Toward Planetary Entanglement
- Bonnie Lester
- Mar 11
- 2 min read
Updated: Mar 12

With its tendrils reaching through our everyday lives into distant landscapes across the entire planet, human development can no longer be subsumed under the category of the 'City', or as the antithesis of the ‘Wilderness’. Today we confront the convergence of technological systems, ecosystems, and socio-economic forces in a field of entanglement. The functions and processes of ecosystems, once set apart as the antithesis of the city, are becoming recognised as agents within urban development, while at the same time, artificial materials produced by industry reach our most 'pristine' 'wilderness'.
To acknowledge our planetary entanglement means to de-centre the taken-for-granted idea of the 'human' as the benchmark of intelligence and agency in the world, and to build connections across difference; across culture, across geography, across time, across species, across kind.

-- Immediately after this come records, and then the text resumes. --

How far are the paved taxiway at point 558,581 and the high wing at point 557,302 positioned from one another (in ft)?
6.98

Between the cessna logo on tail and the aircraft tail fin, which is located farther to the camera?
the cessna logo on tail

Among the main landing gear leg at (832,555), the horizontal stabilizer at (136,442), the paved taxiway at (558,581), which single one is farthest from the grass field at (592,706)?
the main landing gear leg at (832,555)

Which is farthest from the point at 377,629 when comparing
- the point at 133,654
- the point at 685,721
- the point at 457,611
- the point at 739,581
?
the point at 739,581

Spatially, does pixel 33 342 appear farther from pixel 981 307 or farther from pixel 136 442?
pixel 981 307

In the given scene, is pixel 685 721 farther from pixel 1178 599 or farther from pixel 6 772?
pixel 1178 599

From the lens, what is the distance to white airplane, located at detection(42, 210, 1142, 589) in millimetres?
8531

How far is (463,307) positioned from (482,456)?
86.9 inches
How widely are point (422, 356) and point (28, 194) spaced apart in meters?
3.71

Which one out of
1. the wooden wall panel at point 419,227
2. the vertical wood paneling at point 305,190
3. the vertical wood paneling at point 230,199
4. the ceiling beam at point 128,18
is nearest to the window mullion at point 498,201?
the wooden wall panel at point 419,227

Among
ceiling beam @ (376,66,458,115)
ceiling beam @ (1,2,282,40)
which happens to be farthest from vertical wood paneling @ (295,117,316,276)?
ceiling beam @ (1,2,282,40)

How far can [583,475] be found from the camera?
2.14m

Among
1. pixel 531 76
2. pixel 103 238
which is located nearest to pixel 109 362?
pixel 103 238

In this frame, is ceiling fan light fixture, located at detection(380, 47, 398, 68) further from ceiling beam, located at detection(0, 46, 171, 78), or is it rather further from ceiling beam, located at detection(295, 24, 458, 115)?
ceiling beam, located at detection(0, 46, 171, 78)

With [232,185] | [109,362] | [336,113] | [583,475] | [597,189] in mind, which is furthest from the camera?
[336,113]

The traditional distinctions modern knowledge institutes have been built on presume a neat separation of the natural from the human-made. Such categories fall apart when our human-made 'technologies' end up creating 'natural' disasters. When mono-crop agriculture produces dust bowls and irrecoverable biodiversity loss at planetary scale. Or when machines start to ‘reason’ as we thought only a human could.
By taking seriously the concept of entanglement, we acknowledge the unanticipated consequences and agential forces, ecological and technological, over which we have no complete control. From the weathering of soils to the circulation of molecules in our atmosphere, from internet infrastructures to extractive industries and their supply chains, from the mycelial transport networks delivering nutrients and energy throughout forests, to the microbiomes of our own bodies.
We might begin to think of the planet as not a resource but a collaborator, a correspondent, or a co-conspirator, which we reason with. 'Nature' will attend the table of human politics, whether we like it or not. So, we should work toward building a planetary literacy of entanglement with worlds of difference; with the human and the more than human agents and intelligences of our planet.